Records provided.
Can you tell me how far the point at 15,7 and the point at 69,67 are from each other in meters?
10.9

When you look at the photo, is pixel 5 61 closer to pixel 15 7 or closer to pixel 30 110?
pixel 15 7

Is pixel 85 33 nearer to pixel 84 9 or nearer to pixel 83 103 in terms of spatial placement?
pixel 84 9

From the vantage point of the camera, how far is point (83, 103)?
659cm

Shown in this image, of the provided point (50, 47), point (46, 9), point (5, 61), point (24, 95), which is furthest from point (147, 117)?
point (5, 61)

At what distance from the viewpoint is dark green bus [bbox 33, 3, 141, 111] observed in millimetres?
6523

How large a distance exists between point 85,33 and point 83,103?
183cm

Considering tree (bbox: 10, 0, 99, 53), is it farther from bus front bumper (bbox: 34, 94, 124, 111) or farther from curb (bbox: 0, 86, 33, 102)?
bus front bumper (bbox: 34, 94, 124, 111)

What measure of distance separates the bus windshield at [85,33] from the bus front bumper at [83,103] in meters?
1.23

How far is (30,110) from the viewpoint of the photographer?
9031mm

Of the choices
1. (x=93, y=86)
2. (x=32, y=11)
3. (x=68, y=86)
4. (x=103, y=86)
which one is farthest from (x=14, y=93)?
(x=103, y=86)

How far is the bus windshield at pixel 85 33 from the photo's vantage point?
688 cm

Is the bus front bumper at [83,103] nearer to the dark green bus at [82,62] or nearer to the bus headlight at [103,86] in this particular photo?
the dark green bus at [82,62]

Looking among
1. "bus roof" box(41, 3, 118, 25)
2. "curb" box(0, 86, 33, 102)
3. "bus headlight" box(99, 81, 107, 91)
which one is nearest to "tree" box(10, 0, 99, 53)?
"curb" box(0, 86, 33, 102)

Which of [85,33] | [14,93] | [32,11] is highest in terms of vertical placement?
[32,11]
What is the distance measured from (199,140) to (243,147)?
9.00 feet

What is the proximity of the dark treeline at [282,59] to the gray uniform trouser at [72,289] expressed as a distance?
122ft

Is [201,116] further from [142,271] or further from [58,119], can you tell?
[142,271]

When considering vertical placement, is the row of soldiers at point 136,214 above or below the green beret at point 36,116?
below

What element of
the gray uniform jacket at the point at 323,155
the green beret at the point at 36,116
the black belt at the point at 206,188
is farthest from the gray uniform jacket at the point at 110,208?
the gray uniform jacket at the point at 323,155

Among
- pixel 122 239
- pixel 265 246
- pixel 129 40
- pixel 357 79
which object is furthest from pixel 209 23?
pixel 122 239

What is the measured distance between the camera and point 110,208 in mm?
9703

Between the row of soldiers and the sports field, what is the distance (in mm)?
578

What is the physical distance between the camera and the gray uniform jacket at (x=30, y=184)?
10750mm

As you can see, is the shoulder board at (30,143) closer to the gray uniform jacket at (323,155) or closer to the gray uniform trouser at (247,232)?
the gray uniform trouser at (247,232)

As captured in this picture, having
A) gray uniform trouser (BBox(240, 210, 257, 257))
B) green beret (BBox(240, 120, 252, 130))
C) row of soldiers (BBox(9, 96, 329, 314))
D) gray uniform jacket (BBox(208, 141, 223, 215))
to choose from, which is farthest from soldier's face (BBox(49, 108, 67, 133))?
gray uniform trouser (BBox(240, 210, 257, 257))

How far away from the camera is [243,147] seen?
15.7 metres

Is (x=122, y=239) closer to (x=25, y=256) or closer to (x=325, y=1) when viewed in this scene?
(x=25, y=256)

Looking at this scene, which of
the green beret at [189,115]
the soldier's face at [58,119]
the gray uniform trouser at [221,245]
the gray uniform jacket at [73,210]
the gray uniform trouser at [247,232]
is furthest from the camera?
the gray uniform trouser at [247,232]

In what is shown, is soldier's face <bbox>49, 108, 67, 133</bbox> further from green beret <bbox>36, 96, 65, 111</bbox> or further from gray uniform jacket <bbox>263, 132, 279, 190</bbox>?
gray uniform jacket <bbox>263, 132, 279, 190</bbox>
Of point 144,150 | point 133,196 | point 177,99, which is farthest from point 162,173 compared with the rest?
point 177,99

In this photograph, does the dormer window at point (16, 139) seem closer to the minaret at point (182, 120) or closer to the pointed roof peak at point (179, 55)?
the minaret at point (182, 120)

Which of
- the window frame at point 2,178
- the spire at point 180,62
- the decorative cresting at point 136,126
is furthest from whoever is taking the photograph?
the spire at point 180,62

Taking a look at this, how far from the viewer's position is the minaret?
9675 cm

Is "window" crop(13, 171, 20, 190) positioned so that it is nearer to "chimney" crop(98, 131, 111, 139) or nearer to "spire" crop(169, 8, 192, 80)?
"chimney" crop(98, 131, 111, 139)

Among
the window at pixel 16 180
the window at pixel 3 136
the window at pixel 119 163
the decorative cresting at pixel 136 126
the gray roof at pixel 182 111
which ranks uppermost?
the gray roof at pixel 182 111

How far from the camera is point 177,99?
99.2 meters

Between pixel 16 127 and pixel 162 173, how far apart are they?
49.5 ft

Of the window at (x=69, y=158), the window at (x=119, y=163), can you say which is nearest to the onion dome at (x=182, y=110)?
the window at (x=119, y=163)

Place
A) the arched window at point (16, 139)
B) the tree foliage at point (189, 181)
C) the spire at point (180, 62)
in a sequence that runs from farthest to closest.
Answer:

Your objective. Copy the records word for word, from the line with "Of the window" up to and including the last line of the records.

The response.
Of the window at (x=69, y=158), the window at (x=119, y=163), can you say which is nearest to the onion dome at (x=182, y=110)?
the window at (x=119, y=163)

Place
A) the arched window at point (16, 139)
B) the tree foliage at point (189, 181)
C) the spire at point (180, 62)
in a sequence that runs from farthest to closest.
Answer:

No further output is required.